*** EXCERPT TO READ

Purpose
Reactive oxygen species derived from mitochondria may initiate RPE and photoreceptor damage in age related macular degeneration (AMD). The purpose of this project was to test the efficacy of 8-OH-DPAT in a mouse model of geographic atrophy based on deletion of Sod2 in the retinal pigment epithelium (RPE).
Methods
ARPE-19 cells were challenged with an oxidative stressor plus and minus the 5HT1a agonist, 8-OH-DPAT. They were tested for survival and for production of protective enzymes. Mice in which the gene for Mn-superoxide dismutase was deleted in the RPE were treated by daily injection of 8-OH-DPAT for 4 months, and retinal structure and function were monitored by SD-OCT and ERG. Optokinetic measurement was used to assess vision and light and electron microscopy were used to evaluate tissues.
Results
In ARPE-19 cells, 8-OH-DPAT treatment stimulated Mt1, Nqo1 and Sod2 expression and provided a dose-dependent protection against the paraquat-induced cell death. Daily treatment of mice with 5 mg/kg of the drug, blocked the decrease in ERG amplitudes associated with this model of retinal degeneration and prevented structural damage to the RPE and photoreceptors. Marginal improvement in visual acuity was also measured following drug treatment.
Conclusions
When delivered systemically, this class of serotonin receptor agonists can protect the retina and RPE from oxidative stress that is thought to be a contributing factor to development of AMD.

******
*** LISTED ENTRIES

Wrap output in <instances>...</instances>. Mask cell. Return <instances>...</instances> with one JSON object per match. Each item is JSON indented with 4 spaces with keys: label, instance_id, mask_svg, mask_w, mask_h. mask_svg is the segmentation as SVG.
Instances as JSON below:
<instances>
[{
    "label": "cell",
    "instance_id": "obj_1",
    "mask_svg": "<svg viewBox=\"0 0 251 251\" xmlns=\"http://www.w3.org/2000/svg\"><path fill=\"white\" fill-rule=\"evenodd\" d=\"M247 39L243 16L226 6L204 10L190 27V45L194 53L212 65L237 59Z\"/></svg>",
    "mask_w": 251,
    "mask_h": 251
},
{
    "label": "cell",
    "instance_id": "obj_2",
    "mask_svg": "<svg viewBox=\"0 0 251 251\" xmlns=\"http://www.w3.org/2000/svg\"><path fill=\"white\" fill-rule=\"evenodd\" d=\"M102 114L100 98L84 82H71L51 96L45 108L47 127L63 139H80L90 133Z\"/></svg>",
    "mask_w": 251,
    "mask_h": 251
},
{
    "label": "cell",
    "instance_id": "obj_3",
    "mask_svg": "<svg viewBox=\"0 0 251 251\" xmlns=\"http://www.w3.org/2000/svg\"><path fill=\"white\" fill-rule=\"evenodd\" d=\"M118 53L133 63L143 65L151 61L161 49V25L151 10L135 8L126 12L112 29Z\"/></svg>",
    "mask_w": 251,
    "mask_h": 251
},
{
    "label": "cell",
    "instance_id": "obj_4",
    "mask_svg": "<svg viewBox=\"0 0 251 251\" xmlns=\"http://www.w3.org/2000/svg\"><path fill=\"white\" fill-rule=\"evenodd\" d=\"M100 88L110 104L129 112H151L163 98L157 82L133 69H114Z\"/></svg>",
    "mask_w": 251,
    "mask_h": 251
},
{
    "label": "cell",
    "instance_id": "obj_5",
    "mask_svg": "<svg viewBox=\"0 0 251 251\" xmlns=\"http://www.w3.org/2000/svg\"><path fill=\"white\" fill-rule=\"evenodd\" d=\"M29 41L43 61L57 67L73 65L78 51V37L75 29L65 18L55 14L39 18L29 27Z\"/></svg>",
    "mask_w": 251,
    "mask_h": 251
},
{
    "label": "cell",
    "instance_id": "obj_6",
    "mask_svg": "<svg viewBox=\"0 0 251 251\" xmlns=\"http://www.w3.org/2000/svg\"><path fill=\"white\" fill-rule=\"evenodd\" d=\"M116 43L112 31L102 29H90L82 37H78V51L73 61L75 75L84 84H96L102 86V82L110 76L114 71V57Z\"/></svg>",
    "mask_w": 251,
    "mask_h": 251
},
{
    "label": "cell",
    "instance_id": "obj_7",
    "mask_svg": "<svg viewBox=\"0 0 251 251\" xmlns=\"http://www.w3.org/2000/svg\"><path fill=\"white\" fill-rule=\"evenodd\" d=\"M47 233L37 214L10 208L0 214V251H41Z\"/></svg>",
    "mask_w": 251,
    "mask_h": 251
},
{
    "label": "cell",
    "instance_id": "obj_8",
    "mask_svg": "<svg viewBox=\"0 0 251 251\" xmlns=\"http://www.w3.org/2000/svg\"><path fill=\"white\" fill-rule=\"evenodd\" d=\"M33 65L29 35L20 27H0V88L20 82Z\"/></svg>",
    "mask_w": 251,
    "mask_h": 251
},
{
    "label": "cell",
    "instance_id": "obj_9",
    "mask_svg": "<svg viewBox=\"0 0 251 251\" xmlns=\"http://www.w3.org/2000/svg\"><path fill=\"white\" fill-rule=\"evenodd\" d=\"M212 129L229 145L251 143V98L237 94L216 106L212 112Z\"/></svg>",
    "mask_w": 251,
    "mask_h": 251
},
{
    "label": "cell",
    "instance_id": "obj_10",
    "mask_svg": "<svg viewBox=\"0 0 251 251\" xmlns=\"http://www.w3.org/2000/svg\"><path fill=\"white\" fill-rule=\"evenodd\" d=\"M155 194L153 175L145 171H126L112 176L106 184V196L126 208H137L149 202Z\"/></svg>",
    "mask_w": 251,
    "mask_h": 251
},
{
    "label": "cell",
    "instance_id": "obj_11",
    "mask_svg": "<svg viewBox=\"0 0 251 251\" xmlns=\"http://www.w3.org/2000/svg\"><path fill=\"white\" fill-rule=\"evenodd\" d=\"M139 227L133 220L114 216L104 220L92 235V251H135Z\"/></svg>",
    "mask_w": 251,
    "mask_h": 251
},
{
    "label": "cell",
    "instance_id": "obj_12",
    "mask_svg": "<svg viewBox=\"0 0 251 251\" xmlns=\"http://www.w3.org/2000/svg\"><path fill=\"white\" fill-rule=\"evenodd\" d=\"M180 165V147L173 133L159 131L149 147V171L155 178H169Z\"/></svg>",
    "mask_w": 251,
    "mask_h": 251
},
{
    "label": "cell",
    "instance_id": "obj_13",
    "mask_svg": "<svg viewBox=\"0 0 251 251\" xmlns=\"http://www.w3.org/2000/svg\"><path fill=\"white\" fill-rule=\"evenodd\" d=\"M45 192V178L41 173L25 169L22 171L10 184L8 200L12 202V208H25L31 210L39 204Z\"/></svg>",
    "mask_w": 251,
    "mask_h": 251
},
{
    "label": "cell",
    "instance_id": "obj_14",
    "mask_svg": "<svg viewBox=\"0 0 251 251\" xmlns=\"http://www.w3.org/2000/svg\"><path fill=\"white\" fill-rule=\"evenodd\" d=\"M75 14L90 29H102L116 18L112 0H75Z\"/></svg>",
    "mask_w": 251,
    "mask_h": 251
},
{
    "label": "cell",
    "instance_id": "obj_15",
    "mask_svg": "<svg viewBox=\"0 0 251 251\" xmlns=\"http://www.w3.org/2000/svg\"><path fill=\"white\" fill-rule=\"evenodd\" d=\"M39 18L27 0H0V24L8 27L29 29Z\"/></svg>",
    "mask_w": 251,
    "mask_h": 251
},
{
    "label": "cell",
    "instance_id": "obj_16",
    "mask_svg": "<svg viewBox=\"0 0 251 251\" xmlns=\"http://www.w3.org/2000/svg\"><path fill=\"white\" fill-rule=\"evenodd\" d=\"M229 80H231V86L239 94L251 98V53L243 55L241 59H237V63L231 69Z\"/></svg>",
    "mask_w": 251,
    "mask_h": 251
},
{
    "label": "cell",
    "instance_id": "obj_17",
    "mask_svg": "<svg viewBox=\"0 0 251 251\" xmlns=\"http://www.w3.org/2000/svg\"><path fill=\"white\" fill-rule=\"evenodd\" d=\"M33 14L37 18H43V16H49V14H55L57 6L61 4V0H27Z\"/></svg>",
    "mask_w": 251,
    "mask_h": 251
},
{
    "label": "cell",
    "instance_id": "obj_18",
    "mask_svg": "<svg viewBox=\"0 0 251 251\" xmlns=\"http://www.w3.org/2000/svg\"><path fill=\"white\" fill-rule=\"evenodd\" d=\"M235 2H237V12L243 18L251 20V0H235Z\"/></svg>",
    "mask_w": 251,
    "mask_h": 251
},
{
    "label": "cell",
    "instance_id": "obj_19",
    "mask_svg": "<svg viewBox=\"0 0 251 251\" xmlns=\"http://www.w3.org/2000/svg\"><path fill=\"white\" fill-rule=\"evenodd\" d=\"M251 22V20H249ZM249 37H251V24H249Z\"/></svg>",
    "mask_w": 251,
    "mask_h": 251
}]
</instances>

******

### WHAT YOU SHOULD DO
Copy the 8-OH-DPAT abstract from "Conclusions" up to and including "development of AMD.", renaming "systemically" to "orally". These items have nothing to do with the 8-OH-DPAT abstract.

### SOLUTION TO THE EXERCISE
Conclusions
When delivered orally, this class of serotonin receptor agonists can protect the retina and RPE from oxidative stress that is thought to be a contributing factor to development of AMD.